“Another reason to cancel the Sentinel missile: the rising cost of its nuclear warhead” – at Savannah River Site & Los Alamos National Lab
Bulletin of Atomic Scientists, by Stephen Young (Union of Concerned Scientists), May 23, 2024
As widely reported, the estimated cost for the Air Force’s new Sentinel intercontinental ballistic missile recently rose dramatically, by 37 percent, to a total of almost $132 billion.

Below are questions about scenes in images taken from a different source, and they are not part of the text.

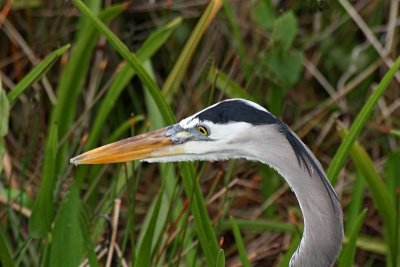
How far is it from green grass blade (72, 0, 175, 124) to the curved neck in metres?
0.34

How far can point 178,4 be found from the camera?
131 inches

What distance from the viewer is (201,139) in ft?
5.41

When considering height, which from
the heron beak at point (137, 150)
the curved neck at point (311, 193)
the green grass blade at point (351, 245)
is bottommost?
the green grass blade at point (351, 245)

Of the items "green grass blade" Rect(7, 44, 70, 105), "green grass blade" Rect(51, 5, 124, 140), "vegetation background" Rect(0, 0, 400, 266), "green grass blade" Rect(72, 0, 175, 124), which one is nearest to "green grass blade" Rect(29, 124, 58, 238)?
"vegetation background" Rect(0, 0, 400, 266)

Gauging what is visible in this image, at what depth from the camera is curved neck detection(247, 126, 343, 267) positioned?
1.59 meters

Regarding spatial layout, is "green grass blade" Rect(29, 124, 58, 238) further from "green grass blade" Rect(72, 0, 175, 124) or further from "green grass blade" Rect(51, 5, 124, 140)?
"green grass blade" Rect(51, 5, 124, 140)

This cost increase represents a breach of what is known as the Nunn-McCurdy Act, mandating an evaluation by the Pentagon of whether to go forward with the program. Less well known is that the effort to build new nuclear warheads, including one for the Sentinel missile, is also likely to cost far more than previously projected, with a critical element of the project potentially costing more than double earlier estimates.
Buried deep in the Energy Department’s Fiscal Year 2025 budget request is a new ballpark cost for a proposed production plant to make plutonium “pits,” the explosive core of nuclear weapons. The estimate for the plant rose dramatically, from $6.9-11.1 billion to $18-25 billion, an increase of up to 260 percent. On top of that, the budget request says the construction schedule–already years behind the initial goal–is expected to be delayed by another 1-3 years.
New plutonium pits are used to make new nuclear weapons, something the United States has not done since the early 1990s, when the Cold War ended. Congress has mandated that the United States make a minimum of 80 pits per year by 2030. That task falls to the National Nuclear Security Administration, the semi-autonomous agency in the Energy Department responsible for developing, maintaining and now manufacturing US nuclear weapons. Its leader, Jill Hruby, testified back in 2021 that the agency would not make the 2030 deadline, missing it by between two and five years.